The other images in Fig. 2 show a typical immune cell staining pattern for the PD-L1 22C3 kit. “You can count any of the immune cells, whether they be macrophages or lymphocytes, and include them in the numerator. But the key point is that these tumor-associated lymphocytes and macrophages have to have convincing membrane and/or cytoplasmic staining at any intensity to be interpreted as positive.” (Fig. 3).

Sometimes the results can be counterintuitive. “If you only had an H&E, you might review a particular slide and say, ‘This is a poorly differentiated adenocarcinoma of the stomach; this patient has a horrible prognosis.’ But the high amount of PD-L1 staining on a slide of the tumor cells could show the probability that the patient potentially will respond to Keytruda and have an improved prognosis.”

Evaluating the other part of the numerator, the tumor-associated immune cells, can also be difficult. “It’s known from published studies, such as the Blueprint Study”—jointly sponsored by the FDA, American Society of Clinical Oncology, and American Association for Cancer Research to build an evidence base for PD-L1—“that pathologists can have some challenges in scoring immune cells accurately, and so we have worked very diligently with our team of pathologists and scientists to dissect this out and define how to score immune cells. And we’ve included a lot of those caveats, pitfalls, and tips in our literature,” Dr. Hanks says. (Fig. 4).

Deciding what is tumor associated or not is challenging. “We count PD-L1 immune cells associated with the tumor. And when we have a question, we put the tumor in the middle of a 20× field, and any positive immune cells, or what we call mononuclear inflammatory cells [MICs], would be counted. In the same way, if you have a nest of tumor cells and you put it in the middle, any positive membrane and/or cytoplasmic staining at any intensity of the lymphocytes or macrophages are all included in the score.” (Fig. 5).

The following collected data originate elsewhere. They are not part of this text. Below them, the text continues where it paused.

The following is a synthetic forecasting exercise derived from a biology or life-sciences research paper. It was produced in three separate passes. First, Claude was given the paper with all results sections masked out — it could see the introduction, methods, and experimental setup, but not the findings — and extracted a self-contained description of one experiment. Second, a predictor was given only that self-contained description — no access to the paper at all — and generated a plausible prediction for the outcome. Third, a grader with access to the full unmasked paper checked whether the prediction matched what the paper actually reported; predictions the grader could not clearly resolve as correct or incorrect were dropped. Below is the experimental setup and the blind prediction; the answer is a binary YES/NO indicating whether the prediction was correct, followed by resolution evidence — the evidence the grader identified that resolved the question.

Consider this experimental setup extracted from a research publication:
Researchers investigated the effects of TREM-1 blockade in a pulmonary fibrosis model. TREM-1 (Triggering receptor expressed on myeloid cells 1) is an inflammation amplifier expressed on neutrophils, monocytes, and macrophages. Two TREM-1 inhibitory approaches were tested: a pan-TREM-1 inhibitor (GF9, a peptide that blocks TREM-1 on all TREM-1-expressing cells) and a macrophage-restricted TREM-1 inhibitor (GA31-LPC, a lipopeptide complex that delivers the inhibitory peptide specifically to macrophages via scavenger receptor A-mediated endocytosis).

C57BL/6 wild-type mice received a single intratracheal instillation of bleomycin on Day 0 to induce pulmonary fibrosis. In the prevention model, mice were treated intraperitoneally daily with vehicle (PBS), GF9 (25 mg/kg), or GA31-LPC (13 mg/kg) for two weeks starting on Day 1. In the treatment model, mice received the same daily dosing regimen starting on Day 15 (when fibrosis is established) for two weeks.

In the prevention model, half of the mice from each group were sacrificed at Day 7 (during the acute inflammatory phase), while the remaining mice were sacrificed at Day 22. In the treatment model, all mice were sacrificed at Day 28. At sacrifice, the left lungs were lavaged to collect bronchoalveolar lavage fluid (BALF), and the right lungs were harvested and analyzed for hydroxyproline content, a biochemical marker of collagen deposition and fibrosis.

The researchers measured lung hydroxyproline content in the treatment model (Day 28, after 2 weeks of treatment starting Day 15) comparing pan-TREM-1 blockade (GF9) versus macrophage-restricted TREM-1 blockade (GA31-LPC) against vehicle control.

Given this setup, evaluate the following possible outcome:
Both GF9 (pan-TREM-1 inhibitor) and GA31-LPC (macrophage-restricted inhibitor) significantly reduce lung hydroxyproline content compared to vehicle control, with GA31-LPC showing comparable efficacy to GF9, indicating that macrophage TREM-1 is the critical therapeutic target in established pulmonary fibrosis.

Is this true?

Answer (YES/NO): YES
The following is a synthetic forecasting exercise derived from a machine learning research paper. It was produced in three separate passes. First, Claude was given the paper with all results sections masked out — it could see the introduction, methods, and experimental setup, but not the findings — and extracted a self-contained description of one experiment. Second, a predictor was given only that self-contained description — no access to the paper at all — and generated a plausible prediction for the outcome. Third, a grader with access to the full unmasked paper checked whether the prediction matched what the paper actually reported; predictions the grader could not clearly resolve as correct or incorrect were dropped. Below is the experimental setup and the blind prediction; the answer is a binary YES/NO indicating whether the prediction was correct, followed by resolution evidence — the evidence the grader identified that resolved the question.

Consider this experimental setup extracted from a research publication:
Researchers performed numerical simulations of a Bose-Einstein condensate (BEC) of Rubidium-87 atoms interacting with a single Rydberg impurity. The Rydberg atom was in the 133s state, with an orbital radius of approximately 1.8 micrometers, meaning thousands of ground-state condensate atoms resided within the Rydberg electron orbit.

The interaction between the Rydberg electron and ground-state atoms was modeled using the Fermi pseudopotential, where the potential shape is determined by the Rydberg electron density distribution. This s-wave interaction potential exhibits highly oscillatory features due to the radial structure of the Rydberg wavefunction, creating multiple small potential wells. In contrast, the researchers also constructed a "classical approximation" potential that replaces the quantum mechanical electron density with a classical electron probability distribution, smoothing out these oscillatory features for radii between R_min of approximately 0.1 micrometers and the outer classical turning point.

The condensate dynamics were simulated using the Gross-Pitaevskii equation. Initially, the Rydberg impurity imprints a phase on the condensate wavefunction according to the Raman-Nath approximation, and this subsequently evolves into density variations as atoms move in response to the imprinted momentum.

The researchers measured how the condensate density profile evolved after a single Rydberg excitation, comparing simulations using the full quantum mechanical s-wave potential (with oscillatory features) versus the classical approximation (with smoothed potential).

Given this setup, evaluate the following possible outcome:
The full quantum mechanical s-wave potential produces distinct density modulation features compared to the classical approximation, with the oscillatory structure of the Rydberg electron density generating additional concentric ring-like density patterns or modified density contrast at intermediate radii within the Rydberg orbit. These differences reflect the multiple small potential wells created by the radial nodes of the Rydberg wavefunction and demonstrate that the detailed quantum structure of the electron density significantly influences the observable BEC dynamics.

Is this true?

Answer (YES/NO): NO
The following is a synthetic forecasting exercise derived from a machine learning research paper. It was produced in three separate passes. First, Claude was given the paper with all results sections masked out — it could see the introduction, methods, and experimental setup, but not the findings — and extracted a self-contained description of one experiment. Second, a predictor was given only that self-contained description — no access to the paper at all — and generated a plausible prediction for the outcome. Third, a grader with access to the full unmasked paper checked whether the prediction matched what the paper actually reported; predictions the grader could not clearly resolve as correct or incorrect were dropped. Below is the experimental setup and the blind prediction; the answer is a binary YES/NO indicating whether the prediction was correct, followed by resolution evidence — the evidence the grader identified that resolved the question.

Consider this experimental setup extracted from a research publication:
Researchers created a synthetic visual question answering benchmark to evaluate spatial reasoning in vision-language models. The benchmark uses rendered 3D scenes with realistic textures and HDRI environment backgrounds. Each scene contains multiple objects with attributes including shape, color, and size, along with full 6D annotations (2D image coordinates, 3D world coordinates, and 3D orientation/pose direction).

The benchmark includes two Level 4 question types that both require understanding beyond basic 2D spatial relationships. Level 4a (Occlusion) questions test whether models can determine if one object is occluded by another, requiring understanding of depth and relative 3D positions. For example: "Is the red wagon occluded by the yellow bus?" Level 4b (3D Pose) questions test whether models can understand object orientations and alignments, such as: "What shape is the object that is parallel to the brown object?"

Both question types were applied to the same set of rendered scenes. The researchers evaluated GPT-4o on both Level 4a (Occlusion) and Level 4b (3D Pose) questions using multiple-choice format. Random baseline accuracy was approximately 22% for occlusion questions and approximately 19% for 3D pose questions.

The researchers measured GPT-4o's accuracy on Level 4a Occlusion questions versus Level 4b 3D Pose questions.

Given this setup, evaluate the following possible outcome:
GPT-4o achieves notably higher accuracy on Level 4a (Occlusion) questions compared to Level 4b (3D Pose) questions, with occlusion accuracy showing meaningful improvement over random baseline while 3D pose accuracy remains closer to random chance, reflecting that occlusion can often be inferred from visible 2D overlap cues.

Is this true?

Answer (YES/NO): NO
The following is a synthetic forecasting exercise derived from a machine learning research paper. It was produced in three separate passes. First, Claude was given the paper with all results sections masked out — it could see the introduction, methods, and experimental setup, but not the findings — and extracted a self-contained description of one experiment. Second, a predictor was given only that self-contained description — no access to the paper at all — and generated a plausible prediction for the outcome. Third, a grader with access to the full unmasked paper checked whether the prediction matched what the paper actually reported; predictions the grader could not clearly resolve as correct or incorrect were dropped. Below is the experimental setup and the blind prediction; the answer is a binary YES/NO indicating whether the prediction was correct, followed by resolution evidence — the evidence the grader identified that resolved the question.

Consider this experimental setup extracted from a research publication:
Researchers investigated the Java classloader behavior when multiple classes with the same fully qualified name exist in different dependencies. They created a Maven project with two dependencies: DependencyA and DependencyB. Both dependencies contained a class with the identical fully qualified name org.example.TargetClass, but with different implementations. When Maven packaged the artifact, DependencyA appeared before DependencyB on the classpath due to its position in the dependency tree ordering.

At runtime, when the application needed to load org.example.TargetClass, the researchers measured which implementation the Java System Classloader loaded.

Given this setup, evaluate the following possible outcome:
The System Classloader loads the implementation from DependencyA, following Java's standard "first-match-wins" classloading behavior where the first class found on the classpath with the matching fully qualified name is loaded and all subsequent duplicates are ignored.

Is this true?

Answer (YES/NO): YES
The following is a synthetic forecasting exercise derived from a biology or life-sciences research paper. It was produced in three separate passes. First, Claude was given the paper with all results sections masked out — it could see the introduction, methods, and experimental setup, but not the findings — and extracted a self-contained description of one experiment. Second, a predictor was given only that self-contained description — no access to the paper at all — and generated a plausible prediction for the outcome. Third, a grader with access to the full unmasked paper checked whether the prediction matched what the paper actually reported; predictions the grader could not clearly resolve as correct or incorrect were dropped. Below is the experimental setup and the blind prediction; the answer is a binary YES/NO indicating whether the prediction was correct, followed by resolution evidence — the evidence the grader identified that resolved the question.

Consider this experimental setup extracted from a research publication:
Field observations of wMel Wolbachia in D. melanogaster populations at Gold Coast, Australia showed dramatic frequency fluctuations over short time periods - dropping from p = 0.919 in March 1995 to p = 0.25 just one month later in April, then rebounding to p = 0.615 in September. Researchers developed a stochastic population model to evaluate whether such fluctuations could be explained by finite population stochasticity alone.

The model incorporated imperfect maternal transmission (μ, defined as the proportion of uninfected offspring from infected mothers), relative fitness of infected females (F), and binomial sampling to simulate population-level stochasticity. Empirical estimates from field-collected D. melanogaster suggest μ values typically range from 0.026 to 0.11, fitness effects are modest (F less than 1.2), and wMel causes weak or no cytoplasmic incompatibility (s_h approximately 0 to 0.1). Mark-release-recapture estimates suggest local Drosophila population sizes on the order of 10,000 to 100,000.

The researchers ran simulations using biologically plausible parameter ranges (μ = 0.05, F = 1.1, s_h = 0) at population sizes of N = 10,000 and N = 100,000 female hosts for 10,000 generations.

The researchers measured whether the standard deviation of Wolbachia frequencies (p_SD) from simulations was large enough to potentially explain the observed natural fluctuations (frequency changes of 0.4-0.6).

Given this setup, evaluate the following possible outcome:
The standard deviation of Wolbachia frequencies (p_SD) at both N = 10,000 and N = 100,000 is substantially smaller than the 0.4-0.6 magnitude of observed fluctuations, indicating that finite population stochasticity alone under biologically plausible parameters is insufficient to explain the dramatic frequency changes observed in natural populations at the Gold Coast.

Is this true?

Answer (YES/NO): YES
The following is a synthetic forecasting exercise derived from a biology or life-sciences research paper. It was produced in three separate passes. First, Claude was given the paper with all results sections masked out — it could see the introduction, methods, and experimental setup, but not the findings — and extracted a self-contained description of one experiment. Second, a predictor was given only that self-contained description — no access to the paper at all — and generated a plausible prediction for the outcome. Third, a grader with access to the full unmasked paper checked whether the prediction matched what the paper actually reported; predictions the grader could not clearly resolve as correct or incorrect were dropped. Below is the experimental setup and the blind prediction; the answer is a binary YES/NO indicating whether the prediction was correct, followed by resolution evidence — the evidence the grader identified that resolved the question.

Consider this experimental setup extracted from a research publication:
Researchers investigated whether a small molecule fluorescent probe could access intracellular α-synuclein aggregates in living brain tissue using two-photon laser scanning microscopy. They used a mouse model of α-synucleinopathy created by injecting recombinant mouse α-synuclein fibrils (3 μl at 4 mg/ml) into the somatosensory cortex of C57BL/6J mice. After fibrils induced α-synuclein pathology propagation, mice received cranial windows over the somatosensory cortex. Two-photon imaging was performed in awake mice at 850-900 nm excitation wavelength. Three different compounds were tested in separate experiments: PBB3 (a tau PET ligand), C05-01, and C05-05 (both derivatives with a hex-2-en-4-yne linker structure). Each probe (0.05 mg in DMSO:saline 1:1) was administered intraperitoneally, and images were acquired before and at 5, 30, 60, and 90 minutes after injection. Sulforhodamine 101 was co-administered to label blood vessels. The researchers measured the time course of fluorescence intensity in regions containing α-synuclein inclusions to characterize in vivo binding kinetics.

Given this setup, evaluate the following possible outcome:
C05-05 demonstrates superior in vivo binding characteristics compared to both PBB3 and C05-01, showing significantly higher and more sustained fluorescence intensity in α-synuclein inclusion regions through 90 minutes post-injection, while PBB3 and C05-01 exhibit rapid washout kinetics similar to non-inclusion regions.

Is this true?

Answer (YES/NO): YES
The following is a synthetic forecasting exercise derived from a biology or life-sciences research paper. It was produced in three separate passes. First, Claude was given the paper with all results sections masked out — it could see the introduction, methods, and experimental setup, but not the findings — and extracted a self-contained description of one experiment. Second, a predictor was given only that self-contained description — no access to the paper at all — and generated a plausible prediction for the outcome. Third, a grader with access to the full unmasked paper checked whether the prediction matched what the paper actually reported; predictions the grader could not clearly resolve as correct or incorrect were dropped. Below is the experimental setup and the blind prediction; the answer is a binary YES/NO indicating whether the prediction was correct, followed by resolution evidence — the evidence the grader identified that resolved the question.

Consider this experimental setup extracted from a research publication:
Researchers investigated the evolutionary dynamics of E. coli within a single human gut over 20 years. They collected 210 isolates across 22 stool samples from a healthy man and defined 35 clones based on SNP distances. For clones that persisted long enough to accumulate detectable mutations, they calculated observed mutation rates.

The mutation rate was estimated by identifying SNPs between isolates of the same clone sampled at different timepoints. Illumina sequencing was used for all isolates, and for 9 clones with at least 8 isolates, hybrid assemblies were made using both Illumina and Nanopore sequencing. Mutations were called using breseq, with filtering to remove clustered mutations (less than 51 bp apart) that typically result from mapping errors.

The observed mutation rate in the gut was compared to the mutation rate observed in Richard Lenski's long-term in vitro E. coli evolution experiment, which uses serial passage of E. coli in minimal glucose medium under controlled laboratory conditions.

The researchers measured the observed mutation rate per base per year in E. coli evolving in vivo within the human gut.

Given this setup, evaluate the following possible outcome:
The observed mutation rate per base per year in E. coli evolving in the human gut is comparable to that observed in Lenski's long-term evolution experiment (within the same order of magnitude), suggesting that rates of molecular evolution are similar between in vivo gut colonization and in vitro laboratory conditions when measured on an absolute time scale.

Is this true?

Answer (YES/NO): YES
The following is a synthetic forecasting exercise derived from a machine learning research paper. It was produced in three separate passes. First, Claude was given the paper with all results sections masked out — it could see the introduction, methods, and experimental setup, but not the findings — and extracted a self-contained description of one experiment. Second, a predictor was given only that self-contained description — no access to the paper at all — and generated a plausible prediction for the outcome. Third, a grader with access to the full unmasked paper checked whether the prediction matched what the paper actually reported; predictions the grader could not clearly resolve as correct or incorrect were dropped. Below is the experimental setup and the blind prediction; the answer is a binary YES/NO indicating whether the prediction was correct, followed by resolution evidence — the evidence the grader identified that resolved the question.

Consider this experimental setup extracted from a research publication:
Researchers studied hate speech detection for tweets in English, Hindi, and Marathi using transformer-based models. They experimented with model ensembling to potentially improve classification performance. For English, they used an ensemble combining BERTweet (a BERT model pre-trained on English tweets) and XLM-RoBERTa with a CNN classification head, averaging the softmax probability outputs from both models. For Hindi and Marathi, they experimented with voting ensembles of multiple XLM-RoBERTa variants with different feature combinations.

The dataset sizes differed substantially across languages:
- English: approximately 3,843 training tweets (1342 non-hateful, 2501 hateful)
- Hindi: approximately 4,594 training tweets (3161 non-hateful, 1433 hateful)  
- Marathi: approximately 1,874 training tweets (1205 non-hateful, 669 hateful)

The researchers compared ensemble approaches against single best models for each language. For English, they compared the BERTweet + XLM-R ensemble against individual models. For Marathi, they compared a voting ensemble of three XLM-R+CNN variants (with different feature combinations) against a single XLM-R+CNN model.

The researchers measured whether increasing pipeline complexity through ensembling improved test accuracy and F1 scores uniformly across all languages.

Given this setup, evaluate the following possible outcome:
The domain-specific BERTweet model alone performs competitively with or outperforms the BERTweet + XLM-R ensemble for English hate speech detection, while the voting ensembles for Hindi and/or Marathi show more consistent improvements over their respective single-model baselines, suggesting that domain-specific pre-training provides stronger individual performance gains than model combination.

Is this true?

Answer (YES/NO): NO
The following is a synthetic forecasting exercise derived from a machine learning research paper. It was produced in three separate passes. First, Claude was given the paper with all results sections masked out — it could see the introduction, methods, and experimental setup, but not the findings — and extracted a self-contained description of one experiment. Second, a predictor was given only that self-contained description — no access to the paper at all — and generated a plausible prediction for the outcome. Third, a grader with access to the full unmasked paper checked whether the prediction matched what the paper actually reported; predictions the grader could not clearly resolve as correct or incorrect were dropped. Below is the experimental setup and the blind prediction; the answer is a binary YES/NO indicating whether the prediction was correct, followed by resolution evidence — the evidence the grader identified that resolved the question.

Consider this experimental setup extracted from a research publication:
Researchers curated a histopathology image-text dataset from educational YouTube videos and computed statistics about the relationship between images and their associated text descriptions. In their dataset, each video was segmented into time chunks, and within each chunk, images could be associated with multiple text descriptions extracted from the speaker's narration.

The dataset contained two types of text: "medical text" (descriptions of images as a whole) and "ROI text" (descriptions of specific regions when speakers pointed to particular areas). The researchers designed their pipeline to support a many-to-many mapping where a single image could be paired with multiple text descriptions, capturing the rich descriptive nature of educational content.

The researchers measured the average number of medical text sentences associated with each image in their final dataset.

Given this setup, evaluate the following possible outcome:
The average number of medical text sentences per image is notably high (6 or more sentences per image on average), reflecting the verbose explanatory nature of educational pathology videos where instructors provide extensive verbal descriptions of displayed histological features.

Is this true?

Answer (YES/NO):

It’s quite common to see a nest of gastric cancer tumor cells surrounded by PD-L1-positive lymphocytes and macrophages. “We see this staining pattern with PD-L1 quite frequently,” she notes. All of those would count. Lymphoid aggregates are another staining pattern that she refers to as the “mother lode” of positive numerator in the lymphocytes. “These are clusters of lymphocytes that can be found within lots of tumors, and a pathologist can identify their morphology very easily at low power if they are really packed together in a small region.”